▸ RECORDS FOR PROCESSING
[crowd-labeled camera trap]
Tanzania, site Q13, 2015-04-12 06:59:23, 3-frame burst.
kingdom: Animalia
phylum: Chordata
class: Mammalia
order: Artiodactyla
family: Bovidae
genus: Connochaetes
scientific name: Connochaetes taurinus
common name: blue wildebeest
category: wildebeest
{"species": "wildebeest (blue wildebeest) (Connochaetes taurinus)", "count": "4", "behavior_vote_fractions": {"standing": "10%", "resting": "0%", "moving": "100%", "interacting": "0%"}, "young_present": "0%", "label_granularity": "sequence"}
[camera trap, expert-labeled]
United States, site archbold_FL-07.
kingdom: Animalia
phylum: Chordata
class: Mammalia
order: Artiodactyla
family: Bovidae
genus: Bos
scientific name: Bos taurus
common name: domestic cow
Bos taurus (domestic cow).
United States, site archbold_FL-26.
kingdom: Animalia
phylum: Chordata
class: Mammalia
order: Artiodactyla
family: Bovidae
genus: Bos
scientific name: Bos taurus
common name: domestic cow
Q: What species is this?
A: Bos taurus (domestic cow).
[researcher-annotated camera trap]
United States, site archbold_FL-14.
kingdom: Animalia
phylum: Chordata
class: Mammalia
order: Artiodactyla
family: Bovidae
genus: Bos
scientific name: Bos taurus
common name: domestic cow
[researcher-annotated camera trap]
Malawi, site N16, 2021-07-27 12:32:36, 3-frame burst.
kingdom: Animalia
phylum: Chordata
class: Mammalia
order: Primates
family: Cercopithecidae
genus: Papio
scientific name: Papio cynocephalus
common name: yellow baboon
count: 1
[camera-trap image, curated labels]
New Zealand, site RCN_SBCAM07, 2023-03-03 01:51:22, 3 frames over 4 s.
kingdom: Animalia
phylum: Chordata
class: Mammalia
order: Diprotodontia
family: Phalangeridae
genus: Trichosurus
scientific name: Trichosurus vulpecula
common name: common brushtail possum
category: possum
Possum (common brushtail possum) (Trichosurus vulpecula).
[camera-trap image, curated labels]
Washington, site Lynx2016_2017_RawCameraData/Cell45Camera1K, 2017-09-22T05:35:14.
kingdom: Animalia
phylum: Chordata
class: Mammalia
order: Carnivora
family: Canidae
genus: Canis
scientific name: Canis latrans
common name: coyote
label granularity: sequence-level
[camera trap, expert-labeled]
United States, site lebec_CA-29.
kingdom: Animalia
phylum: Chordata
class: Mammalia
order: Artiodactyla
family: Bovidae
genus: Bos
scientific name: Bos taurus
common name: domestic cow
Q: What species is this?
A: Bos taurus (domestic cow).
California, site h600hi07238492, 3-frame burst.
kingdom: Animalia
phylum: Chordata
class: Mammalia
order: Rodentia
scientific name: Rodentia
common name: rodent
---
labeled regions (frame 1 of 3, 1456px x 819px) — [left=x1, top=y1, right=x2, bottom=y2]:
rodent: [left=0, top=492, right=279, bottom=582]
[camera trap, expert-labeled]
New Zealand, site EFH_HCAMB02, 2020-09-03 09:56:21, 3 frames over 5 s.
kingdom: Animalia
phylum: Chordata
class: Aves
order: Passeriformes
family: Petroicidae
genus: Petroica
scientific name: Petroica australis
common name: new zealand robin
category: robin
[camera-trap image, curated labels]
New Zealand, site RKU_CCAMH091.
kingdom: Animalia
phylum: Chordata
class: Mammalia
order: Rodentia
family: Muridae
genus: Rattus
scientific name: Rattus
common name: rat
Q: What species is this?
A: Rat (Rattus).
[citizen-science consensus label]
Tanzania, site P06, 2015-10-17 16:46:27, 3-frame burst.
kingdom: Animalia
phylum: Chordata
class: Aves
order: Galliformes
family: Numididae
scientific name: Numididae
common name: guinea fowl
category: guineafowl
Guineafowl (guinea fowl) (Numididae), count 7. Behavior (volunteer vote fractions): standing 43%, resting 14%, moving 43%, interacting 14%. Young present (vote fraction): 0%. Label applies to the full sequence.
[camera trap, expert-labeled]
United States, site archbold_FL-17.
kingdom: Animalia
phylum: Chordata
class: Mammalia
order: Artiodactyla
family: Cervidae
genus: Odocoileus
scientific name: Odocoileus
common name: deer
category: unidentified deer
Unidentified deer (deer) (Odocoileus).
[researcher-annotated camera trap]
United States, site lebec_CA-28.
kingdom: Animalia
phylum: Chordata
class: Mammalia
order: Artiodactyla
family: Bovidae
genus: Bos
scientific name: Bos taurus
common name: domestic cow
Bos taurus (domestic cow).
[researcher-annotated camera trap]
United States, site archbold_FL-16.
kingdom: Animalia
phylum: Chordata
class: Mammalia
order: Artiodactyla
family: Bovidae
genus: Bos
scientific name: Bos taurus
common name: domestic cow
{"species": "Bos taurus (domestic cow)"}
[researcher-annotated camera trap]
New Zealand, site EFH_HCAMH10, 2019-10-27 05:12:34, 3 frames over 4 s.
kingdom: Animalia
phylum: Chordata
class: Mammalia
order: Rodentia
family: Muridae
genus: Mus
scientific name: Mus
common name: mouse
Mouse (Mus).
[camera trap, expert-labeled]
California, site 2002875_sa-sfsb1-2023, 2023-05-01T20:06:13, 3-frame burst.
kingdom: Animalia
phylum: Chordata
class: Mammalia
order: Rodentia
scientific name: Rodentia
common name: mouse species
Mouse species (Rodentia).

▸ HOW TO COMPLETE THIS TASK
Reproduce the listing above verbatim, from first line to last.

▸ TASK RESULT
[crowd-labeled camera trap]
Tanzania, site Q13, 2015-04-12 06:59:23, 3-frame burst.
kingdom: Animalia
phylum: Chordata
class: Mammalia
order: Artiodactyla
family: Bovidae
genus: Connochaetes
scientific name: Connochaetes taurinus
common name: blue wildebeest
category: wildebeest
{"species": "wildebeest (blue wildebeest) (Connochaetes taurinus)", "count": "4", "behavior_vote_fractions": {"standing": "10%", "resting": "0%", "moving": "100%", "interacting": "0%"}, "young_present": "0%", "label_granularity": "sequence"}
[camera trap, expert-labeled]
United States, site archbold_FL-07.
kingdom: Animalia
phylum: Chordata
class: Mammalia
order: Artiodactyla
family: Bovidae
genus: Bos
scientific name: Bos taurus
common name: domestic cow
Bos taurus (domestic cow).
United States, site archbold_FL-26.
kingdom: Animalia
phylum: Chordata
class: Mammalia
order: Artiodactyla
family: Bovidae
genus: Bos
scientific name: Bos taurus
common name: domestic cow
Q: What species is this?
A: Bos taurus (domestic cow).
[researcher-annotated camera trap]
United States, site archbold_FL-14.
kingdom: Animalia
phylum: Chordata
class: Mammalia
order: Artiodactyla
family: Bovidae
genus: Bos
scientific name: Bos taurus
common name: domestic cow
[researcher-annotated camera trap]
Malawi, site N16, 2021-07-27 12:32:36, 3-frame burst.
kingdom: Animalia
phylum: Chordata
class: Mammalia
order: Primates
family: Cercopithecidae
genus: Papio
scientific name: Papio cynocephalus
common name: yellow baboon
count: 1
[camera-trap image, curated labels]
New Zealand, site RCN_SBCAM07, 2023-03-03 01:51:22, 3 frames over 4 s.
kingdom: Animalia
phylum: Chordata
class: Mammalia
order: Diprotodontia
family: Phalangeridae
genus: Trichosurus
scientific name: Trichosurus vulpecula
common name: common brushtail possum
category: possum
Possum (common brushtail possum) (Trichosurus vulpecula).
[camera-trap image, curated labels]
Washington, site Lynx2016_2017_RawCameraData/Cell45Camera1K, 2017-09-22T05:35:14.
kingdom: Animalia
phylum: Chordata
class: Mammalia
order: Carnivora
family: Canidae
genus: Canis
scientific name: Canis latrans
common name: coyote
label granularity: sequence-level
[camera trap, expert-labeled]
United States, site lebec_CA-29.
kingdom: Animalia
phylum: Chordata
class: Mammalia
order: Artiodactyla
family: Bovidae
genus: Bos
scientific name: Bos taurus
common name: domestic cow
Q: What species is this?
A: Bos taurus (domestic cow).
California, site h600hi07238492, 3-frame burst.
kingdom: Animalia
phylum: Chordata
class: Mammalia
order: Rodentia
scientific name: Rodentia
common name: rodent
---
labeled regions (frame 1 of 3, 1456px x 819px) — [left=x1, top=y1, right=x2, bottom=y2]:
rodent: [left=0, top=492, right=279, bottom=582]
[camera trap, expert-labeled]
New Zealand, site EFH_HCAMB02, 2020-09-03 09:56:21, 3 frames over 5 s.
kingdom: Animalia
phylum: Chordata
class: Aves
order: Passeriformes
family: Petroicidae
genus: Petroica
scientific name: Petroica australis
common name: new zealand robin
category: robin
[camera-trap image, curated labels]
New Zealand, site RKU_CCAMH091.
kingdom: Animalia
phylum: Chordata
class: Mammalia
order: Rodentia
family: Muridae
genus: Rattus
scientific name: Rattus
common name: rat
Q: What species is this?
A: Rat (Rattus).
[citizen-science consensus label]
Tanzania, site P06, 2015-10-17 16:46:27, 3-frame burst.
kingdom: Animalia
phylum: Chordata
class: Aves
order: Galliformes
family: Numididae
scientific name: Numididae
common name: guinea fowl
category: guineafowl
Guineafowl (guinea fowl) (Numididae), count 7. Behavior (volunteer vote fractions): standing 43%, resting 14%, moving 43%, interacting 14%. Young present (vote fraction): 0%. Label applies to the full sequence.
[camera trap, expert-labeled]
United States, site archbold_FL-17.
kingdom: Animalia
phylum: Chordata
class: Mammalia
order: Artiodactyla
family: Cervidae
genus: Odocoileus
scientific name: Odocoileus
common name: deer
category: unidentified deer
Unidentified deer (deer) (Odocoileus).
[researcher-annotated camera trap]
United States, site lebec_CA-28.
kingdom: Animalia
phylum: Chordata
class: Mammalia
order: Artiodactyla
family: Bovidae
genus: Bos
scientific name: Bos taurus
common name: domestic cow
Bos taurus (domestic cow).
[researcher-annotated camera trap]
United States, site archbold_FL-16.
kingdom: Animalia
phylum: Chordata
class: Mammalia
order: Artiodactyla
family: Bovidae
genus: Bos
scientific name: Bos taurus
common name: domestic cow
{"species": "Bos taurus (domestic cow)"}
[researcher-annotated camera trap]
New Zealand, site EFH_HCAMH10, 2019-10-27 05:12:34, 3 frames over 4 s.
kingdom: Animalia
phylum: Chordata
class: Mammalia
order: Rodentia
family: Muridae
genus: Mus
scientific name: Mus
common name: mouse
Mouse (Mus).
[camera trap, expert-labeled]
California, site 2002875_sa-sfsb1-2023, 2023-05-01T20:06:13, 3-frame burst.
kingdom: Animalia
phylum: Chordata
class: Mammalia
order: Rodentia
scientific name: Rodentia
common name: mouse species
Mouse species (Rodentia).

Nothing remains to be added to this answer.